#### Written instruction:
Reproduce every one of the following lines verbatim, without changing anything.

Dataset items
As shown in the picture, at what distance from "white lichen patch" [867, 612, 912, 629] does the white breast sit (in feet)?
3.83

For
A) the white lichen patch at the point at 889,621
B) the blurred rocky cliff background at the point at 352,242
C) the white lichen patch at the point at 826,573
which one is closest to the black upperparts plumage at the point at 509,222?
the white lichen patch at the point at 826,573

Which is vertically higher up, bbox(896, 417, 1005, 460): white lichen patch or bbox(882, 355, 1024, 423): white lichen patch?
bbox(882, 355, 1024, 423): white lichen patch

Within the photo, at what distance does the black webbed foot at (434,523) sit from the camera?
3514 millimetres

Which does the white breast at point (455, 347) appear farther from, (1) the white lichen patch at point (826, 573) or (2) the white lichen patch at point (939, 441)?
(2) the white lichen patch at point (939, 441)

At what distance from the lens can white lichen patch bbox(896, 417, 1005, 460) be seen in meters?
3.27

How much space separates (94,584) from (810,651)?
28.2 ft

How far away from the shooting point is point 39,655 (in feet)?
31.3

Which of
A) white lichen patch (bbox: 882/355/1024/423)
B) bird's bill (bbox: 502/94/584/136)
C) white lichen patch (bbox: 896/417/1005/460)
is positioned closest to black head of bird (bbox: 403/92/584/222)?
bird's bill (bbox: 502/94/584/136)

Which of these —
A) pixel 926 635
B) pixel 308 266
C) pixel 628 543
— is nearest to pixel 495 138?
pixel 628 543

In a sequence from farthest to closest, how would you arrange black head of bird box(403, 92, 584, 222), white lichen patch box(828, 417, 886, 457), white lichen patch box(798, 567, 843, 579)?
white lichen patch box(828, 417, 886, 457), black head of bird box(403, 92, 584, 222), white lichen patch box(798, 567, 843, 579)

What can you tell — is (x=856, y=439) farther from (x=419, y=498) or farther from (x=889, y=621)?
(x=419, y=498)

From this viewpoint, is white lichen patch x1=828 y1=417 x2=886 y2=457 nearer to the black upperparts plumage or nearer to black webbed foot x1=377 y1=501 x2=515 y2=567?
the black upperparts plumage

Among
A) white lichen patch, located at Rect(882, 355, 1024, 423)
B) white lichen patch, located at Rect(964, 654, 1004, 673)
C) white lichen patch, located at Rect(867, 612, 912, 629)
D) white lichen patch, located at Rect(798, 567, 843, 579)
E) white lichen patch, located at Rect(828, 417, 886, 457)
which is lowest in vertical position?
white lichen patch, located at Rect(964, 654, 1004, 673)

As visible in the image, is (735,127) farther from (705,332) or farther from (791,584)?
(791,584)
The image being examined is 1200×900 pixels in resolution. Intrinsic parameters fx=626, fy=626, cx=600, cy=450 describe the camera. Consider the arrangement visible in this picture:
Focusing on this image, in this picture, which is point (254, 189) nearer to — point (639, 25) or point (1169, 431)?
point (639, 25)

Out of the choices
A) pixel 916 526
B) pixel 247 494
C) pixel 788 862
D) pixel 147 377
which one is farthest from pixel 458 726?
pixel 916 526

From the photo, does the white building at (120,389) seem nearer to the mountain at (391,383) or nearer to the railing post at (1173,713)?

#### Expected output:
As shown in the picture, at what distance from "white lichen patch" [867, 612, 912, 629] does the white breast sit (in feet)?
3.83

For
A) the white lichen patch at the point at 889,621
B) the blurred rocky cliff background at the point at 352,242
C) the white lichen patch at the point at 826,573
which one is closest to the black upperparts plumage at the point at 509,222?
the white lichen patch at the point at 826,573

Which is vertically higher up, bbox(896, 417, 1005, 460): white lichen patch or bbox(882, 355, 1024, 423): white lichen patch?
bbox(882, 355, 1024, 423): white lichen patch

Within the photo, at what distance does the black webbed foot at (434,523) sit from the camera?
3514 millimetres

Which does the white breast at point (455, 347) appear farther from, (1) the white lichen patch at point (826, 573) or (2) the white lichen patch at point (939, 441)?
(2) the white lichen patch at point (939, 441)

At what distance from the lens can white lichen patch bbox(896, 417, 1005, 460) be seen in meters?
3.27

How much space separates (94,584) from (810,651)?
28.2 ft

How far away from the shooting point is point 39,655 (in feet)?
31.3

Which of
A) white lichen patch (bbox: 882/355/1024/423)
B) bird's bill (bbox: 502/94/584/136)
C) white lichen patch (bbox: 896/417/1005/460)
is positioned closest to black head of bird (bbox: 403/92/584/222)?
bird's bill (bbox: 502/94/584/136)

Which of these —
A) pixel 926 635
B) pixel 308 266
C) pixel 628 543
— is nearest to pixel 495 138?
pixel 628 543

In a sequence from farthest to closest, how would you arrange black head of bird box(403, 92, 584, 222), white lichen patch box(828, 417, 886, 457), white lichen patch box(798, 567, 843, 579)?
white lichen patch box(828, 417, 886, 457), black head of bird box(403, 92, 584, 222), white lichen patch box(798, 567, 843, 579)

What can you tell — is (x=856, y=439) farther from (x=419, y=498) or farther from (x=889, y=621)?
(x=419, y=498)

From this viewpoint, is white lichen patch x1=828 y1=417 x2=886 y2=457 nearer to the black upperparts plumage or nearer to black webbed foot x1=377 y1=501 x2=515 y2=567?
the black upperparts plumage

Among
A) white lichen patch, located at Rect(882, 355, 1024, 423)
B) white lichen patch, located at Rect(964, 654, 1004, 673)
C) white lichen patch, located at Rect(867, 612, 912, 629)
D) white lichen patch, located at Rect(798, 567, 843, 579)
E) white lichen patch, located at Rect(828, 417, 886, 457)
which is lowest in vertical position?
white lichen patch, located at Rect(964, 654, 1004, 673)

As visible in the image, is (735,127) farther from (705,332) or farther from (791,584)?
(791,584)
The image being examined is 1200×900 pixels in resolution. Intrinsic parameters fx=626, fy=626, cx=600, cy=450 describe the camera. Consider the arrangement visible in this picture:
Focusing on this image, in this picture, which is point (254, 189) nearer to — point (639, 25) or point (1169, 431)?
point (639, 25)

Out of the choices
A) pixel 916 526
B) pixel 247 494
C) pixel 788 862
D) pixel 147 377
which one is farthest from pixel 458 726?
pixel 916 526

From the photo, does the white building at (120,389) seem nearer to the mountain at (391,383) or nearer to the railing post at (1173,713)?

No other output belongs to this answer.